Where does the energy outflow go? Waiting patiently waiting for the slow kiln inside to transmute this new energy. To woman and pastry shops it goes, checking out the sugarland. To anger and short temper (hurry up kiln I am about to explode). Cross it over, don’t spill it. Patiently sweating it out at a foundry in the oven! We both feel like we are smelting a pure substance in a super hot furnace in a small room--all around the furnace are open barrels of gun powder. One mistake, broken rule, too serious a slip and boom!

Three straight days of diarrhea and hot pavement, bad smog and more Jesus converters. (The one this A.M. kept shoving his crucifix into our face "See this, see this?") All little tests it seems. Now we are in Santa Monica nearer the beach. "Really nice there…smooth sailing." And yet we are both just fine. Nothing to be happy about or sad about either. No reason to get angry or impatient. No cause for doubts or enthusiasm.
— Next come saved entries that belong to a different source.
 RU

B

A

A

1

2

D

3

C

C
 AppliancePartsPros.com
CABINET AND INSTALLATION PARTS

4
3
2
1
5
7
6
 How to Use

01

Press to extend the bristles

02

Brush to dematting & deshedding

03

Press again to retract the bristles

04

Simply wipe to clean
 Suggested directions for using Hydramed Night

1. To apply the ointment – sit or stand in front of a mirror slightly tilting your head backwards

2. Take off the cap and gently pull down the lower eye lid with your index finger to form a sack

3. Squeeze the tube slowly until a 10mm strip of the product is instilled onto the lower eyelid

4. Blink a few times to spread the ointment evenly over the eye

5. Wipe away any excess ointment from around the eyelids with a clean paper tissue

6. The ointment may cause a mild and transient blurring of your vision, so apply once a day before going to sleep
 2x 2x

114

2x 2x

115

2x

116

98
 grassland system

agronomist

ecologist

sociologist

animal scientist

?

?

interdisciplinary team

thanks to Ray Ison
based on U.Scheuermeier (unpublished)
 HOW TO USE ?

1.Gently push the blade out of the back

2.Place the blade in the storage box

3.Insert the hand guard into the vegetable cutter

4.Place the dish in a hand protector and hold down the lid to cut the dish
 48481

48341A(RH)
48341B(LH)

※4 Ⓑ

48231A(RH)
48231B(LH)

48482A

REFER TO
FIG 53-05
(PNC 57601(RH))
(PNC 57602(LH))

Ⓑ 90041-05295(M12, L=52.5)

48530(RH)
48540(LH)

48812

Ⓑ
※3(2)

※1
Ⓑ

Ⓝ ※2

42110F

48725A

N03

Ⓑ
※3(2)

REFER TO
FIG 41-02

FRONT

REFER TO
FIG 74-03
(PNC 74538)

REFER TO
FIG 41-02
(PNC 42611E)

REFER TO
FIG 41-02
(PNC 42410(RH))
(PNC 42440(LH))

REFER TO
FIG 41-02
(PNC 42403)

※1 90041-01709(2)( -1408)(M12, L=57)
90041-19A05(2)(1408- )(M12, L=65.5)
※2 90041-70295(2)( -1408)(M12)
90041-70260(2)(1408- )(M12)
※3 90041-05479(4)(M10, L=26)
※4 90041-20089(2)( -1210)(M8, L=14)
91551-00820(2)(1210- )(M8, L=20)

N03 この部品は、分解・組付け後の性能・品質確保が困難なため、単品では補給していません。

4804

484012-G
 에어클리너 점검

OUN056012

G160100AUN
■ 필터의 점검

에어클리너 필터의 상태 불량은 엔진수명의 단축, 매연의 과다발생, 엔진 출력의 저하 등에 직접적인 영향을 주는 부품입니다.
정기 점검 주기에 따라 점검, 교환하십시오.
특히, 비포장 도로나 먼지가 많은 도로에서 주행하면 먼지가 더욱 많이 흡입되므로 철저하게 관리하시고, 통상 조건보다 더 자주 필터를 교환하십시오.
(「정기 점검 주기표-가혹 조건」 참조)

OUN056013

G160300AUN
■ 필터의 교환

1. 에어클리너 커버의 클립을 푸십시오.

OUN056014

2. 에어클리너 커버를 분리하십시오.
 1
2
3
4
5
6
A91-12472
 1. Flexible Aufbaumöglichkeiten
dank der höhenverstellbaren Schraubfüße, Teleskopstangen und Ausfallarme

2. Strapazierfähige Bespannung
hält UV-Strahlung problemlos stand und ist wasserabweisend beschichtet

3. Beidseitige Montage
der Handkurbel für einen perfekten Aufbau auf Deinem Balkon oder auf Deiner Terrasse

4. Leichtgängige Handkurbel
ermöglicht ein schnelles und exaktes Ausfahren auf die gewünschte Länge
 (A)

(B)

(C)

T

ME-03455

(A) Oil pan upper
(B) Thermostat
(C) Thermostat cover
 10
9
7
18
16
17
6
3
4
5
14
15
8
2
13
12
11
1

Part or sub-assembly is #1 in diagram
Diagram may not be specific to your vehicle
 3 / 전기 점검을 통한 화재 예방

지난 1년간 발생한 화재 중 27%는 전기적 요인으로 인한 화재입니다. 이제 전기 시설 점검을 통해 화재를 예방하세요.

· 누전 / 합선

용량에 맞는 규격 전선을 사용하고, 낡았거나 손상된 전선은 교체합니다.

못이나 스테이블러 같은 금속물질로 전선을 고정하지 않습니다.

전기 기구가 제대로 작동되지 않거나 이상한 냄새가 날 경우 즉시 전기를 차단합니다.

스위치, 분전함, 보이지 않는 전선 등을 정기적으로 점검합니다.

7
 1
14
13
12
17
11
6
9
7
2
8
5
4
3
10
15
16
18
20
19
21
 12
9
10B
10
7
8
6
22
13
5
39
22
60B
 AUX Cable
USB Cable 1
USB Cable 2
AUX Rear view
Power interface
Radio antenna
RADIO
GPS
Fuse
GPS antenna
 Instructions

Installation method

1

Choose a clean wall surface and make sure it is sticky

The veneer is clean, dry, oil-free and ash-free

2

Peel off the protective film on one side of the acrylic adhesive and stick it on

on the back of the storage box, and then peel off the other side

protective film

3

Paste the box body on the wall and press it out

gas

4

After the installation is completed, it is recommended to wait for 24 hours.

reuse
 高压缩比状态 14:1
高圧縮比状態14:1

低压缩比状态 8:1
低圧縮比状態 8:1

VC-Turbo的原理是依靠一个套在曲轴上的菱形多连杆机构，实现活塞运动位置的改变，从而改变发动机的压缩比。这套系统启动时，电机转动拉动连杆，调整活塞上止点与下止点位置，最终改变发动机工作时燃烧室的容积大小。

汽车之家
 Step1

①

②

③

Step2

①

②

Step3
Three steps, one bow. Through the picket line of construction workers, three steps, one bow, three steps, one bow.

Orange Juice Bomb

We usually eat promptly at 11:30 A.M., but for some reason today we decided to eat later and instead use the time to contact the Santa Monica police and let them know about three steps, one bow. We pulled into the police parking lot, got out, and closed the door. As the door closed…Boom! There was an explosion and I saw the curtains shake. We looked inside. Orange juice was dripping and running all over and the half gallon glass bottle it came in was scattered about the van in jagged hunks and splinters.

The bottle was in a box we always set right between us when eating and the time of the explosion? We looked at Heng Sure’s watch. 11:32 A.M. The force of the explosion and the glass projectiles would have left two bloody bhishus or taken something more serious like an eye or major artery.

Tonight our Verse of Admonishment will have a special reality to it:

The day has already passed, life is shorter. Like fish in an evaporating pond what joy is there in this?

Great assembly: take heed, be vigorous. As if your head depended on it. Be mindful of

impermanence and never lax for an instant.

The Flies Get in During certain weeks of the hot, muggy dog-days of summer in Wisconsin the flies and mosquitoes get pretty thick. Screen doors and windows are essential. But they are useless if left open. Running in and out all day and night, we kids were pretty thoughtless of cause of effect and so always left the door and windows open. My mother would yell, "Close the door behind you or the flies will get in." We never listened. At night harassed by all manner of bugs and sometimes bats, we would holler and cry. All my mother would say is "Not much good closing the barn door after the horse is gone."

Yesterday afternoon I couldn’t seem to keep my doors closed. All my energy and concentration was going out mostly at one particular gigantic billboard with an attractive woman serving a cool drink. This is what’s known as outflows (letting your light leek out, moving away from the Buddha nature within). So I said, "You got to stop this. For this next hour all you are going to look t is the back of Heng Sure’s shoes. This is it. Plug your leek. Shut the door."

I was good for awhile and then without even noticing caught myself looking at the billboard again. Right at that moment a car pulled alongside with one of the meanest, baddest men in it I’ve run across. He was carved and tattooed on his face and sneering a sick smile. The door left open, the flies were in. My stomach tried to hide and right then I understood the principle my mother tried to get across: what you create you must endure; leave your doors open and you are vulnerable to the outside. Live by the Way and there’s no hole for death to enter.